Taking advantage of the results you derived above (all of which have straightforward multivariate analogs),
TBC() # answers in markdown
Below, we will explicitly show the correspondance in (3) for a WLS fit of some mock data.
# generate some fake data
a = 0.0
b = 1.0
n = 10
x = st.norm.rvs(size=n)
sigma = st.uniform.rvs(1.0, 2.0, size=n)
y = st.norm.rvs(loc=a+b*x, scale=sigma, size=n)
plt.rcParams['figure.figsize'] = (7.0, 5.0)
plt.errorbar(x, y, yerr=sigma, fmt='bo');
plt.xlabel('x');
plt.ylabel('y');
The next cell uses the statsmodels
package to perform the WLS calculations.

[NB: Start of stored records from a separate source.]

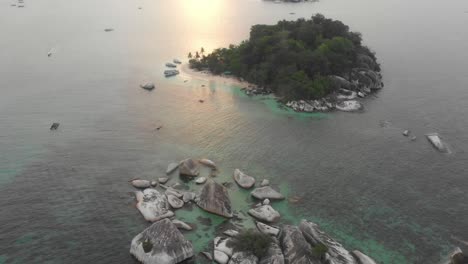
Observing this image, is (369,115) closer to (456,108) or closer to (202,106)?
(456,108)

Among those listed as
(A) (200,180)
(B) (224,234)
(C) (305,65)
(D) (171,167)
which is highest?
(C) (305,65)

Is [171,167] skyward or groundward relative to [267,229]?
groundward

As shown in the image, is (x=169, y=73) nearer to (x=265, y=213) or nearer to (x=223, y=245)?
(x=265, y=213)

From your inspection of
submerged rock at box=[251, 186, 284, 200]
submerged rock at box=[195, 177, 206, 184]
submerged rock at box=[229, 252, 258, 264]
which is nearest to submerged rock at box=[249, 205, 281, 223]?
submerged rock at box=[251, 186, 284, 200]

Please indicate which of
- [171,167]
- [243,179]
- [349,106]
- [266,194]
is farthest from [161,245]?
[349,106]

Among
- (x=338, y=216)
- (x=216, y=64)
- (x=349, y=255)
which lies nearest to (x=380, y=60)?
(x=216, y=64)

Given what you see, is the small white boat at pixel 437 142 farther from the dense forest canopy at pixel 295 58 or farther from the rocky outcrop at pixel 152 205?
the rocky outcrop at pixel 152 205

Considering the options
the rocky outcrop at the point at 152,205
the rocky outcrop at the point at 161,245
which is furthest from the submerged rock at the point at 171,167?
the rocky outcrop at the point at 161,245
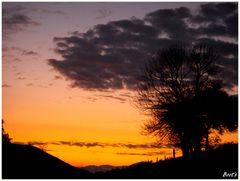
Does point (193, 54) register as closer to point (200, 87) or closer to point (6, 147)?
point (200, 87)

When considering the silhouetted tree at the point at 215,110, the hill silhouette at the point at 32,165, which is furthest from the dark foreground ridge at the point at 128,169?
the silhouetted tree at the point at 215,110

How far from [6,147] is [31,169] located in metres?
3.78

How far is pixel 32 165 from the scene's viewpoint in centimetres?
2828

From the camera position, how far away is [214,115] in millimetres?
38406

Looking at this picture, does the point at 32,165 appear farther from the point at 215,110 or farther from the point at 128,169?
the point at 215,110

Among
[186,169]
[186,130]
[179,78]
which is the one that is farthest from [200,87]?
[186,169]

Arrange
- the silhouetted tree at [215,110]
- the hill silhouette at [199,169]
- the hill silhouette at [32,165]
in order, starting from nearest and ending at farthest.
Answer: the hill silhouette at [199,169], the hill silhouette at [32,165], the silhouetted tree at [215,110]

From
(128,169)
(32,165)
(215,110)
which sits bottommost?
(128,169)

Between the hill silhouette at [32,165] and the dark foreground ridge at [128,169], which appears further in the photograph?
the hill silhouette at [32,165]

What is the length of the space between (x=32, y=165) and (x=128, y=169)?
23.9ft

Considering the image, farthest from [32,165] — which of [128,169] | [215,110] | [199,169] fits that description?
[215,110]

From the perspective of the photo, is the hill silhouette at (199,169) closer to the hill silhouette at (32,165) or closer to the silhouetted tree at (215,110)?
the hill silhouette at (32,165)

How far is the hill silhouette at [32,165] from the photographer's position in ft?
87.1

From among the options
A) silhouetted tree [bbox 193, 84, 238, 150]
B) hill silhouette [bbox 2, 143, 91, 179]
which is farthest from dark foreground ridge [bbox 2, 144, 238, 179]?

You are encouraged to implement the matrix algebra above to verify the results. What we get at the end are $\mu_\beta$ and $\Sigma_\beta$, as defined above.
import statsmodels.api as sm
model = sm.WLS(y, sm.add_constant(x), weights=sigma**-2)
wls = model.fit()
mu_beta = np.matrix(wls.params).T # transpose casts this as a column vector
Sigma_beta = np.asmatrix(wls.normalized_cov_params)
Now, compute the parameters of the posterior for $\beta$ based on $\mu_\beta$ and $\Sigma_\beta$ (parameters that appear in the sampling distribution) and the parameters of the conjugate prior. Set the prior parameters to be equivalent to the uniform distribution for the check below (you can put in something different to see how it looks later).
Transform post_mean
to a shape (2,) numpy array for convenience (as opposed to, say, a 2x1 matrix).
TBC()
# define prior parameters
# do some calculations, possibly
# parameters of the posterior:
# post_cov = ...
# post_mean = ...
print('WLS mean and covariance:')
print(mu_beta)
print(Sigma_beta)
print('Posterior mean and covariance:')
print(post_mean)
print(post_cov)
Add your log-prior to the function definition below. We will then compare your analytic solution to a brute-force calculation of the posterior.
def log_post_brute(a, b):
like = np.sum( st.norm.logpdf(y, loc=a+b*x, scale=sigma) )
prior = TBC() # some logpdf
return prior + like
TBC_above()
print('Difference between elegant and brute-force log posteriors for some random parameter values:')
print('(The third column should be basically constant, though non-zero.)\n')
for i in range(10):
a = np.random.rand() * 10.0 - 5.0
b = np.random.rand() * 10.0 - 5.0
diff = st.multivariate_normal.logpdf([a,b], mean=post_mean, cov=post_cov) - log_post_brute(a,b)
print([a, b, diff])
In statistics literature, a more common convention is $p(x|\mu,\sigma^2)$, with the second parameter being the variance rather than the standard deviation; this is then consistent with the multivariate Gaussian notation in which the second parameter is the covariance matrix. However, most code implementations of the univariate normal distribution take the standard deviation as an argument rather than the variance, so we'll stick with that notation.